The World Health Organisation gives the assurance that there is no risk of infection of swine flu virus from consumption of “well cooked pork and pork products”. Though we are now at the WHO alert level 5 (just one notch below the threshold for a full pandemic outbreak), many countries, including China and Russia, have put a ban on imports of pork products.
Demonstration of this kind of caution is reflective of the recent history of consumer concern over flu virus. Goldman Sachs point out that the poultry demand fell in Eastern Europe and East Asia when avian influenza surfaced. Similarly there was contraction in US beef demand on mad cow fears.
People in more and more countries are now certain to stop eating pork products as the swine flue virus has surfaced in 12 other countries in four continents beyond Mexican borders claiming many lives. This, no doubt, will have some serious implications for the global grains and feed market. According to a trade official, the reports of China cancelling several shipments of soybeans from the US are to be linked to the panic over swine flu and not to any commercial reasons.

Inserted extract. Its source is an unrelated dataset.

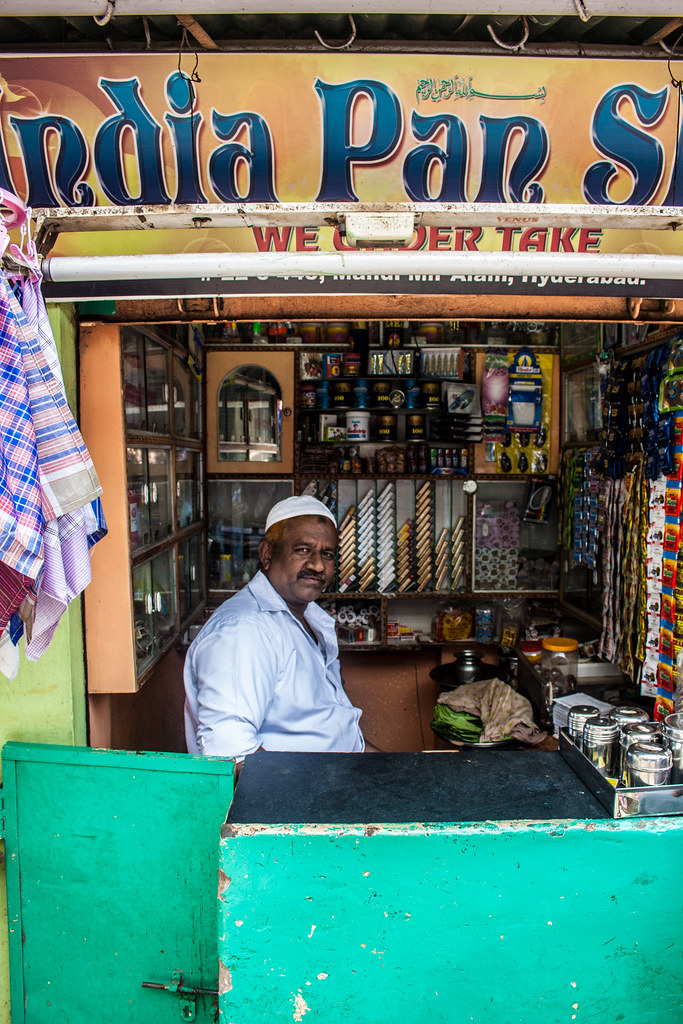 India Pan Store A Pan store in Hyderabad, India, 2015 James H Flickr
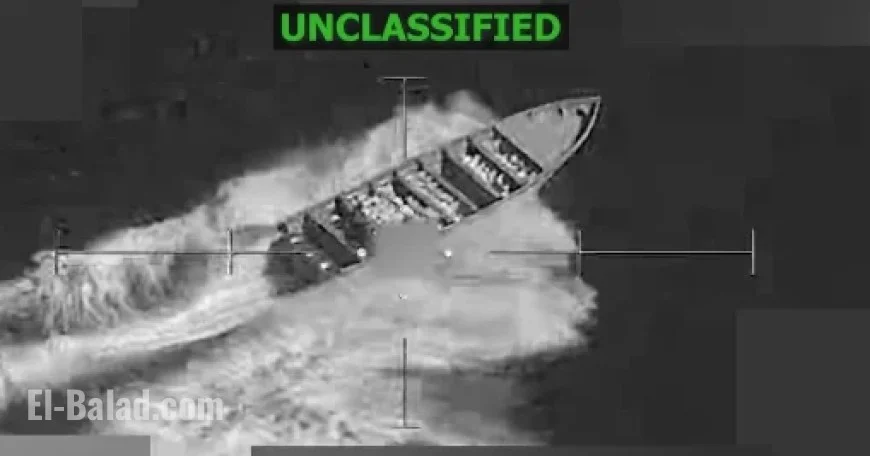 U.S. Forces Target and Destroy Alleged Drug Boat; 3 Killed in Pacific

In India’s edible oil import basket, soybean oil ranks next only to palm oil. As for our export of oilmeals, soymeal tops the list. It had a share of 4.177 million tonnes out of the total oilmeal exports of 5.42 million tonnes last year. It will be anxiously watched what impact global swine flu makes on our imports of soyoil and export of soymeal in the coming days.
The size of India’s imports of oils and of oilseeds from China so far this season has got as much to do with speculation as with domestic requirements. India’s imports of oils took a 59 per cent jump to nearly 3.6 million tonnes in the first five months of the current oil year. Is the trade lured into making big imports in anticipation of the government reimposing duty at some stage which will create an opportunity for making a killing?
Quite unlikely of this happening any time soon. Why should a new government to be installed after the elections put a duty on imports when retail prices are so high? Moreover, in view of the robust market for oils, in spite of the summer setting in early when cooking medium use is seen to fall, farmers are holding on to a portion of the rape-mustard crop in anticipation of prices going up further.
Continuing high levels of imports in spite of huge stocks at various ports and large contracted volumes in the pipeline are a cause of concern for Ashok Sethia, president of Solvent Extractors Association of India. Mind you, there are no let up in imports in spite of big advances in world prices of palm oil.
Sethia says India may end up importing as much as 7.5 million tonnes this oil year which will amount to a jump of 1.2 million tonnes over the previous season. He has raised the question if the country is going to end up importing 10 million tonnes of oil in another five years costing up to Rs 40,000 crore. The implications of this for the rural economy as also the exchequer are to say the least quite serious.
According to the Economic Survey, the Indian productivity of nine major oilseeds ranges from 900 kg to a little over 1,000 kg a hectare. It hardly needs to be said that oilseeds productivity could be given a major boost with the right kind of farm extension programme.
That there is a marked speculative angle to Indian imports of oils this season is undeniable. But Dorab Mistry, director of Godrej International, informs that even while China is having a bumper rapeseed crop of 12 million tonnes, it has “imported record tonnages of rapeseed so far this year.”
This no doubt is done to ensure domestic price stability. We are aware that China, which till 1994 was the world’s largest exporter of soybean, now tops the list of the importing countries of this oilseed. Last year China’s soybean imports of 37.44 million tonnes marked a 21.5 per cent rise over 2007. Incidentally, the US had a share of 40 per cent of Chinese soybean imports.
Till the swine flu virus fear broke, China was making heavy purchases of soybean from the US. The reason why China was turning more and more to the US was the forecast of at least a 3 million tonne fall in the 2009 Argentinean crop to 37 million tonnes.